In this beautiful spring moment, I have already thought about it and brewed it in my mind for a long time. Otherwise, how could such an obsessive fantasy always inspire me to achieve my goal.
I have been thinking about how to write, which has become a burden on my mind. I have learned writing skills from others, and I have been exploring the purpose of writing.
In fact, writing is like giving birth to a fetus. You need to cultivate your own thoughts, which is called writing. When I write, I feel very happy and comfortable. I don¡¯t care much about success. It just becomes a part of my life, so Writing became a joy in life.

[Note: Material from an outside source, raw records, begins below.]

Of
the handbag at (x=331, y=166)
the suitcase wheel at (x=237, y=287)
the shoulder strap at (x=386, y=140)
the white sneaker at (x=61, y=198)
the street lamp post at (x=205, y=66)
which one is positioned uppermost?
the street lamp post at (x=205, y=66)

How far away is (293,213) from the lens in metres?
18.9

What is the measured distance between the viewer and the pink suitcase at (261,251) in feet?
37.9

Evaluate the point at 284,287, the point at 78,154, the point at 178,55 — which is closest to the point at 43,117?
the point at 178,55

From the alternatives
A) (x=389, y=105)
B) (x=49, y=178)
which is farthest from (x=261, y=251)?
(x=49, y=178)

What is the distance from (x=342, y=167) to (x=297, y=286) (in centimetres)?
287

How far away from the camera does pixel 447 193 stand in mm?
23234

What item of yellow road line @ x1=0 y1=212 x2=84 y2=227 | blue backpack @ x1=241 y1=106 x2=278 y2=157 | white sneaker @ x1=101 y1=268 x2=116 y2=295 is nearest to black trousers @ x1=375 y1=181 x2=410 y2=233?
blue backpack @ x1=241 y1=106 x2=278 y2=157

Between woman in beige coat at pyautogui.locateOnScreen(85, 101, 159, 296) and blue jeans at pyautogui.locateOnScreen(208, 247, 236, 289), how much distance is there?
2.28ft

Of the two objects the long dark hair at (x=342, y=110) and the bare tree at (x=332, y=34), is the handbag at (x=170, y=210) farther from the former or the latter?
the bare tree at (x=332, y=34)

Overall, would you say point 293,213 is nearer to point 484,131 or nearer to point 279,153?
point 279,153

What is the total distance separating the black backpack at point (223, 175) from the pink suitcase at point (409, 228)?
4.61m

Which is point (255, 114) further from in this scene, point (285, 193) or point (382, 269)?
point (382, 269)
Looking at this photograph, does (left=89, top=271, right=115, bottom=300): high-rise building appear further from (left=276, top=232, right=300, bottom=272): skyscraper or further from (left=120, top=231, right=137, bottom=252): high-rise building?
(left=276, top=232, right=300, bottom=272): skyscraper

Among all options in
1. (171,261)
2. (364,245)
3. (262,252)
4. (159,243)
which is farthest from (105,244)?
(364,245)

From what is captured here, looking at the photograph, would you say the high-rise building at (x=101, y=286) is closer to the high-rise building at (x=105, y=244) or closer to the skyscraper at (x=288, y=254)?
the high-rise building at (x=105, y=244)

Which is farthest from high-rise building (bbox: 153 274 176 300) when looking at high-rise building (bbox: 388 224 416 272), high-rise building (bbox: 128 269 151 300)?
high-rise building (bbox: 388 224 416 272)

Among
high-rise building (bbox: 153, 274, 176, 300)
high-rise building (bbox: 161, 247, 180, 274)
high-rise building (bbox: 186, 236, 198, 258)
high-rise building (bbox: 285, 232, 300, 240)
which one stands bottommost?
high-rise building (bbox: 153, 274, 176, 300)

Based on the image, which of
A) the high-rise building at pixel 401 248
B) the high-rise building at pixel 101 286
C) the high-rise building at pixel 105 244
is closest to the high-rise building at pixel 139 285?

However, writing still requires skill. What is skill? How can I practice successfully? For me, the road to writing is very long. I have made sufficient personal mental preparations, but everything is difficult at the beginning.
?I have no idea how to write, I don¡¯t know how to write, how to write, etc. I am confused. I am not sure whether my method is wrong or I have not thought about it carefully, or I am born with such a talent?
Some people read what I wrote and denied my future writing path, and it is impossible to succeed. Suddenly my mind went blank, which surprised me. How could I have been immersed in the persistent pursuit of literature and art, but I didn¡¯t feel anything at all. Didn¡¯t people say that inspiration comes from hard work and accumulation?
Could it be that I am not diligent enough and have not accumulated enough, which made my thoughts a little confused and my emotions a little out of control for a while.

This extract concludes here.